▶ [Text]
Our AGP segment delivered $52.6 million in revenue, up 19% from the prior year. These results reflect positive outcomes of our strategic focus to better utilize first-party data and showcase our AI-driven capabilities. The combination of strong top-line growth and efficient operational execution yielded 76% year-over-year growth in adjusted EBITDA in the quarter. Adjusted EBITDA for the fiscal third quarter totaled $38.8 million, representing a 76% increase year-over-year. EBITDA margin reached 26%, marking the seventh consecutive quarter of expansion and improvement of more than 900 basis points versus the prior year. This comparison includes approximately $3.5 million of one-time benefits in the period primarily related to a sublease settlement and improved working capital.
Free cash flow for our third quarter totaled $6.4 million. Our non-GAAP gross margin in the fiscal third quarter was 49%, well above the prior year figure of 44%. This expansion was primarily the result of a more positive product and segment mix during the quarter. Cash operating expenses were $36 million, down 4% year-over-year. We're pleased with the progress we've made on our cost controls and operational discipline, which allowed us to achieve double-digit year-over-year revenue growth with lower cash operating expenses. We will continue to do that to identify areas of additional efficiency while maintaining targeted, disciplined investments to support future growth. Turning to the bottom line.
We reported a GAAP net income of $5.1 million or $0.03 per share in the fiscal third quarter. On a non-GAAP basis, we generated net income of $21.7 million or $0.18 per share on 120 million shares outstanding. Looking at the balance sheet. We ended December with a cash balance of $40 million, up approximately $1 million from the end of September. Meanwhile, our total debt net of debt issuance cost declined during the quarter by more than $41 million and ended the quarter at $355 million. This decline was a result of tax-positive cash flow generation supplemented by proceeds from our at-the-market offering.
The company sold a total of 6.8 million shares at an average price of $6.54 during December, yielding $44.6 million in gross proceeds. We are pleased with the progress we have made to our balance sheet in recent months. To that end, we made the decision to terminate our existing at-the-market equity program. Given our performance and improved leverage profile, we believe our current liquidity and balance sheet strength eliminate the need for this funding source as a component of our long-term capital management strategy. Now let me turn to the updated outlook for fiscal 2026.
Following the stronger-than-expected December performance, and with improved visibility into the current March, we are once again raising our full-year revenue and adjusted EBITDA guide. We now expect revenue to be in the range of $553 million to $558 million and adjusted EBITDA to be in the range of $114 million to $117 million for fiscal year 2026. At the midpoint, this represents an increase of $10 million in revenue guidance and over $13 million in EBITDA guidance compared to our prior outlook. In closing, I want to reiterate Bill's earlier comments. That momentum across our core business remains strong and we're increasingly confident in our ability to build on this performance as we move forward.

▶ [Given information]

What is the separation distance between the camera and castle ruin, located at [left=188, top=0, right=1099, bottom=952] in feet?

▶ [What is expected] Extend the quarterly results remarks, starting right after their final sentence. The listing is unrelated to the quarterly results remarks.

▶ [Response below]
With that, let me hand the call back to the operator to open up the line for questions.
Operator: Jamie? Ladies and gentlemen, at this time, if you would like to ask a question, you may press star and then one. To withdraw your questions, you may press star and 2. If you are using a speakerphone, we do ask that you please pick up the handset prior to pressing the keys to ensure the best sound quality. Once again, that is star and then 1. Join the question queue. We'll pause momentarily to assemble the roster. And our first question today comes from Anthony Joseph Stoss from Craig Hallum. Please go ahead with your question.
Anthony Joseph Stoss: Great. Thanks. I have a couple, so I'll just go one at a time. Bill, I love to hear, you know, you used the word flywheel. What are you seeing in terms of maybe the app install business? If those same customers are now giving you advertising within the app, any thoughts just on how things are starting to come in faster and faster? Love to hear it.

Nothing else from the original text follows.